FIB504 recognizes a 130 kDa glycoprotein epitope on both human and mouse integrin β7, demonstrating cross-species reactivity that enhances its utility in translational research. The antibody effectively blocks β7 integrin-mediated cell adhesion in both in vitro and in vivo studies. Integrin β7 functions by forming heterodimers with α4 (CD49d) to create the α4β7 integrin complex or with αE (CD103) to form αEβ7 integrin. The α4β7 complex mediates adhesion to mucosal endothelial cells through interactions with mucosal addressin cell adhesion molecule-1 (MAdCAM-1), promoting leukocyte transendothelial migration—a critical process in inflammatory responses.

These collective findings establish FIB504 as a valuable tool for investigating integrin β7 biology across diverse disease contexts, from cancer cell behavior to autoimmune inflammation, while highlighting the context-dependent nature of integrin-targeted interventions.

Dosing regimens of clone FIB504 (anti-integrin β7 antibody) in mouse models vary by disease model, experimental aim, and administration schedule. In published studies, the most detailed and consistent dosing regimens are reported in models of autoimmunity, such as lupus or colitis, but less frequently in other indications.

Key Dosing Regimens Across Models:

• MRL-lpr Mouse Model (Systemic Autoimmunity):

  • Typically 500 µg per dose, administered intraperitoneally (i.p.) on days 7, 9, and 11.
  • This regimen is used to reduce type 2 innate lymphoid cells (ILC2s) and assess immunomodulatory effects.

• General Antibody Dosing Guidance:

  • Frequency often ranges from every 3 to 4 days for functional studies, though exact FIB504 protocols can differ.
  • Amount may require titration for optimal effect, but the above 500 µg/dose in the MRL-lpr model is a common reference.

• Other Mouse Models:

  • Some protocols describe dosing based on µg per number of cells (for in vitro or adoptive transfer experiments), such as 5 µg per million cells in a 100 µl volume for certain applications.
  • For flow cytometry or cell depletion, doses as low as ≤0.5 µg per million cells are used, but these are not relevant for in vivo functional blocking.

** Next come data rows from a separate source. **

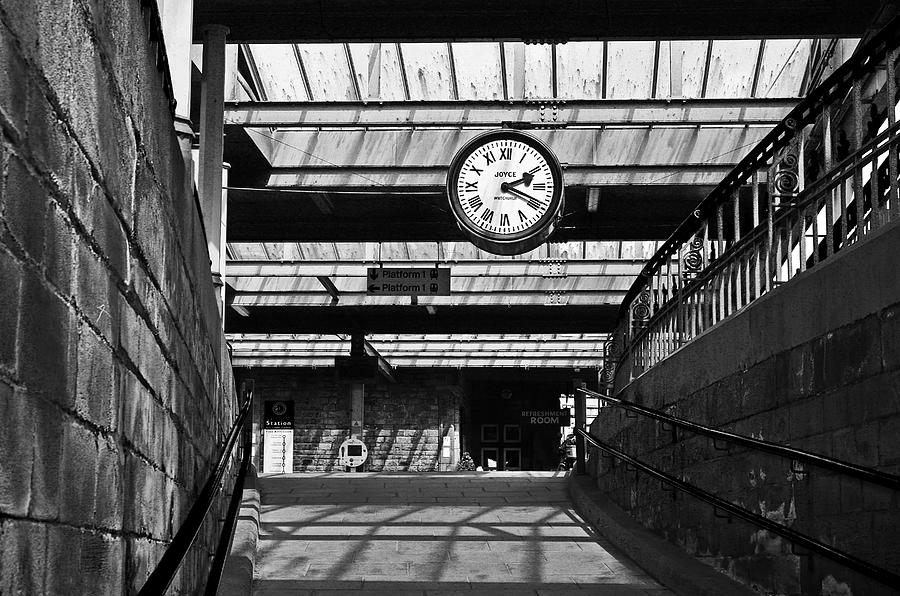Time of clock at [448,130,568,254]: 2:18
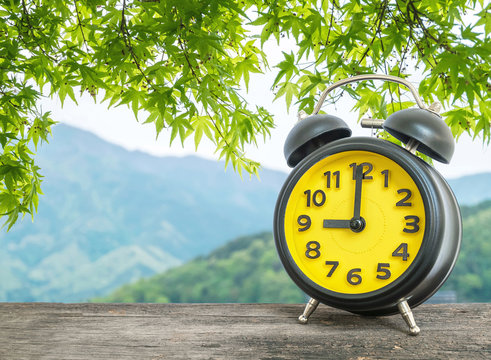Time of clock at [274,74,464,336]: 9:00
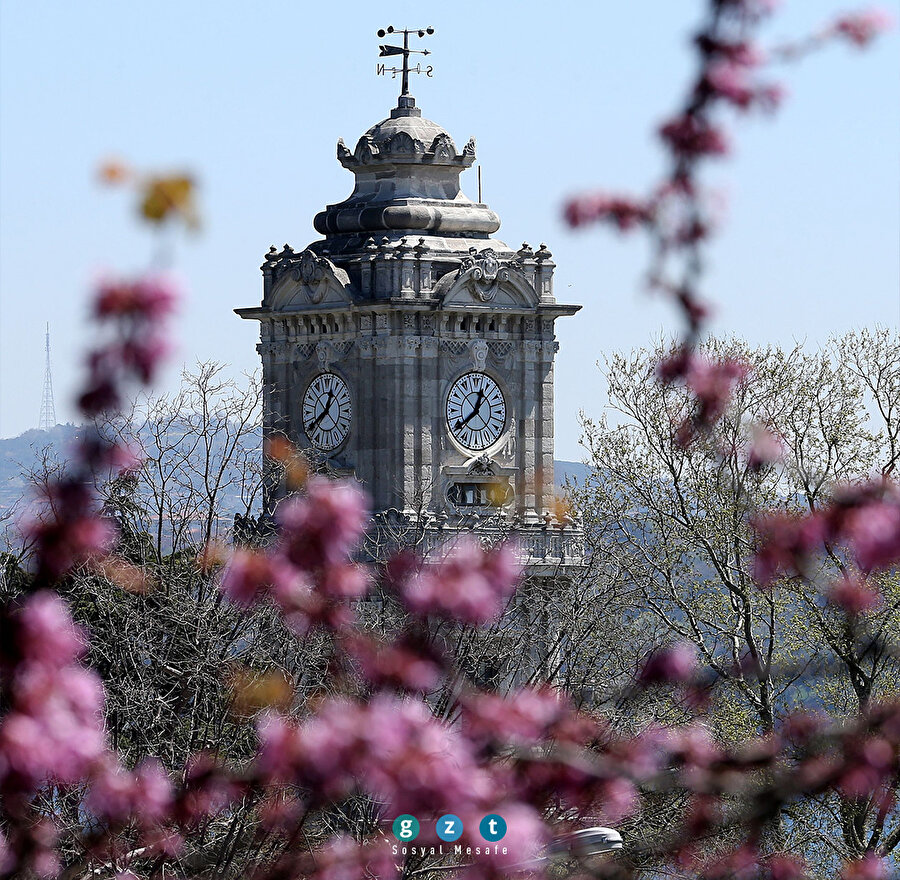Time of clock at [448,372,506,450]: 12:39
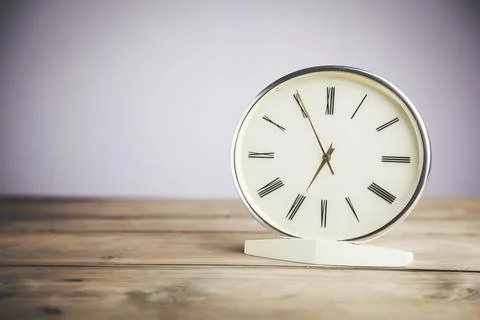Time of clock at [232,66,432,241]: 6:55
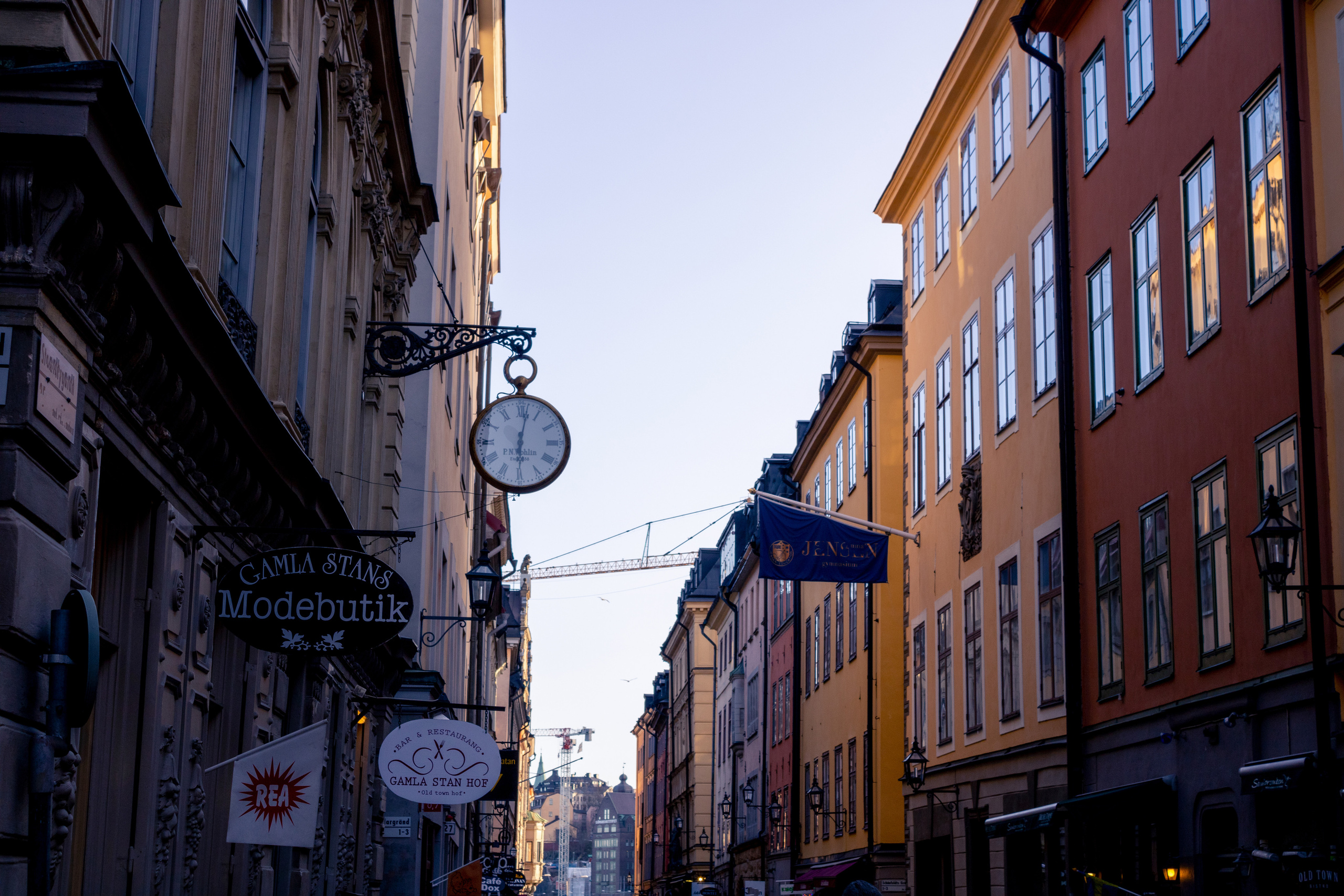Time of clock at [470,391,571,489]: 6:01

Summary Table: FIB504 Dosing by Mouse Model

Essential Context and Supporting Details:

• Route of administration is typically intraperitoneal (i.p.) for in vivo studies, though intravenous (i.v.) or subcutaneous (s.c.) routes are possible depending on the experimental setup, but not commonly reported with FIB504 in mice.
• Dosing schedules (days post-immunization or post-disease induction) are usually tailored to the disease model and are critical for achieving optimal blockade of the β7 integrin.

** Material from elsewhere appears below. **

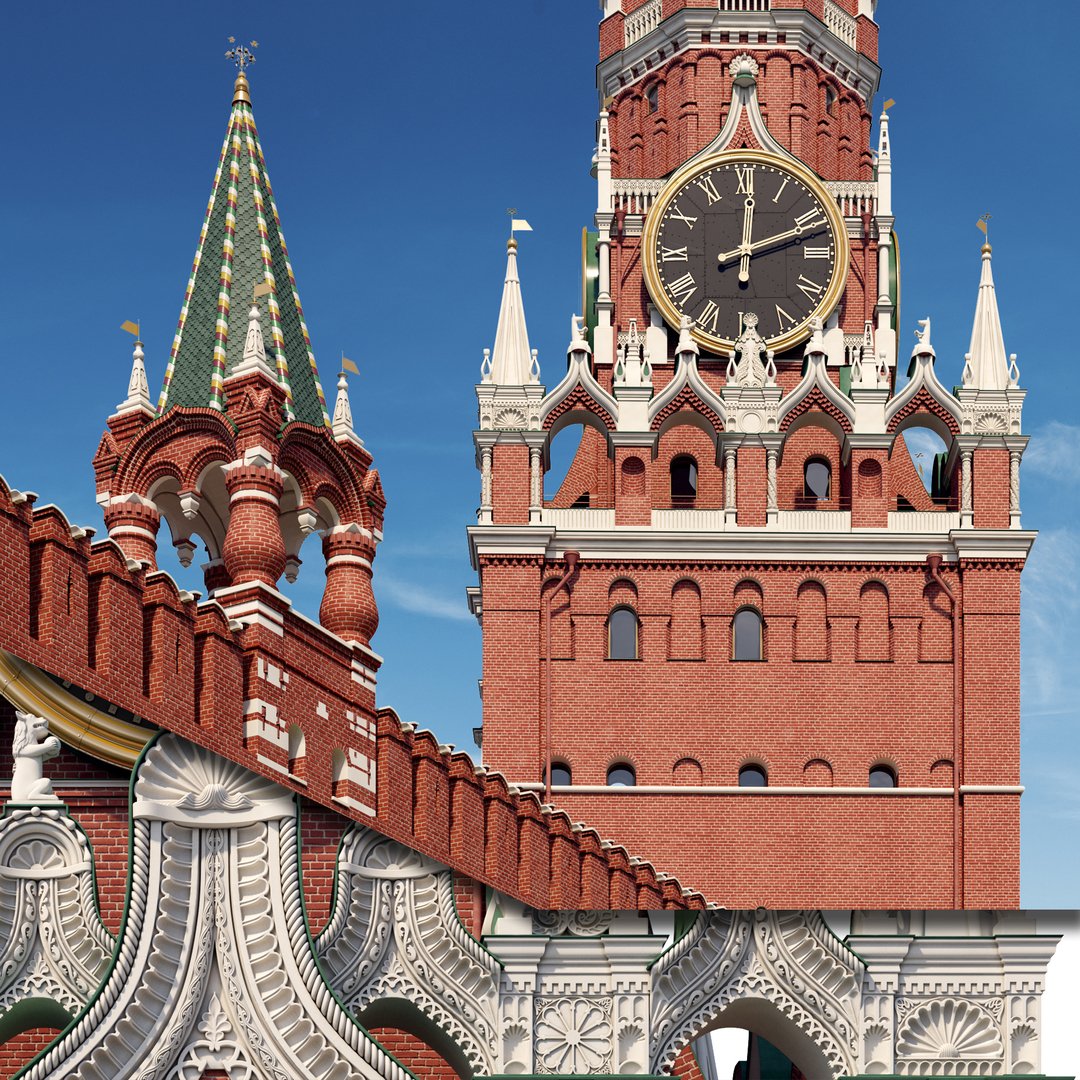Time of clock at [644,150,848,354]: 12:11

Additional Relevant Information:

• The FIB504 antibody is effective in blocking both mouse and human β7 integrin in cell adhesion assays and in vivo models.
• For optimal experimental results, preliminary dose titration is often recommended, as disease severity, mouse strain, and experimental design can all influence optimal dosing.
• Commercial suppliers and protocols provide general guidance, but peer-reviewed primary literature remains the best source for precise regimens in a given disease model.

No example was found of alternate regimens for non-systemic autoimmune models or tumor models using FIB504; where precision is necessary, consult the methods section of relevant studies or directly titrate in pilot experiments.

In summary: The most common FIB504 in vivo regimen is 500 µg i.p. every 2 days (e.g., days 7, 9, and 11) in models like MRL-lpr, but regimens can be adjusted depending on model requirements and experimental goals.